After quite a few months and a lot of effort, journalists finally got some information about the money that has been spent already, which is staggering. As 444.hu aptly declared, those figures should convince the government that “it would be time right now to abandon the whole affair.” The money flows through an office which began functioning in 2015 called Budapest 2024 Nonprofit Zrt., owned jointly by the Magyar Olimpiai Bizottság (MOB) and the City of Budapest. The office is well endowed by the government. This year alone it has a budget of close to $36 million. Next year Budapest 2024 will most likely receive the same amount. The nonprofit spends a lot of money on itself. For example, it moved into the Eiffel Palace, one of the notorious purchases of the Hungarian National Bank, which is perhaps the most expensive piece of real estate in the whole city.
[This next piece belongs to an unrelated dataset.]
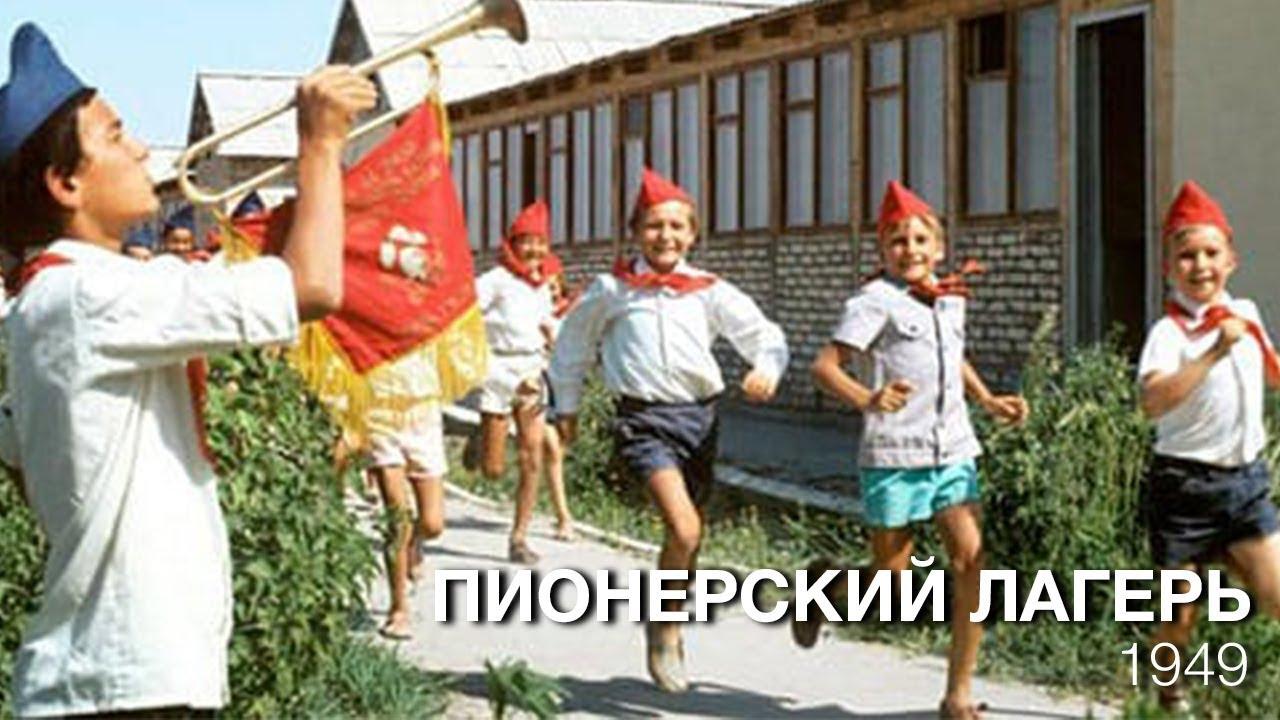 Пионерский лагерь. СССР. 1949 год. Жизнь в лагере. - YouTube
The estimate of $2.8 billion, which Zimbalist considered to be “fanciful,” doesn’t include such items as new bridges across the Danube, new streetcar lines, and a new railroad bridge. These items, according to estimates, add an additional $7.2 billion. So, we have already reached the lowest possible figure of $10 billion that Zimbalist was talking about. This figure is 8% of Hungary’s current annual GDP. Moreover, if this is their own estimate, we can be sure that the final figure will be at least twice as much.
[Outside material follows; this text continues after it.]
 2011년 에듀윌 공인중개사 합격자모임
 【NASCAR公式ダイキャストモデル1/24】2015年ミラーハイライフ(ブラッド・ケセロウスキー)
Zimbalist published an article, “An Economic Myth of Olympic Proportions,” just about the time the Olympic Games began. He described the Games as boondoggles in the majority of the cases. He called the International Olympic Committee (IOC) “an unregulated global monopoly” which conducts a biannual auction in which cities compete against one another to prove their suitability. “The outcome of this process is predictable: winning cities usually overbid.” Recent Olympic Games have cost $15-20 billion and the total revenue for the host city was about $3.5-4.5 billion, including TV contracts. Why is the figure so low? Because 75% of the revenue from the TV contracts goes to the IOC and only 25% to the host city.

People who are keen on hosting the Olympics argue that holding the games boosts tourism, but this is not always the case. In fact, tourism in London during July and August 2012 decreased by 5% because ordinary tourists don’t want to encounter huge crowds, transportation delays, inflated prices, and possible security threats. And the argument that the country as a result of a successful Olympics will be more attractive to investors is hollow. Why should it be?

Péter Zentai, a Hungarian journalist, interviewed Zimbalist at the end of August, in the course of which he elaborated on his assessment of the economic aspects of the Games. According to his estimate, the Olympics in Rio de Janeiro has lost about $10 billion. The Hungarian organizers argue that the so-called Agenda 2020 of the IOC puts a lid on the enormous expenses associated with the Games. But, according to Zimbalist, Agenda 2020 “doesn’t contain anything new.” The International Olympic Committee has always talked about “flexibility, sustainability, reuse” but at the end there was “always the same megalomania.” It’s no wonder that smaller cities like Cracow, Oslo, Stockholm, and San Moritz changed their minds. And there is talk about the possibility of Rome withdrawing its bid. The sad fact is that a mere 20% of the money spent benefits the economy and society of the city and the country.

One can only hope that Budapest will not win against Paris or Los Angeles, assuming Rome is no longer in the running. Even if the Hungarian government doesn’t have any sense and refuses to realize that the country doesn’t have the financial strength and the infrastructure in place to host the usual summer extravagance, perhaps those who decide the issue will.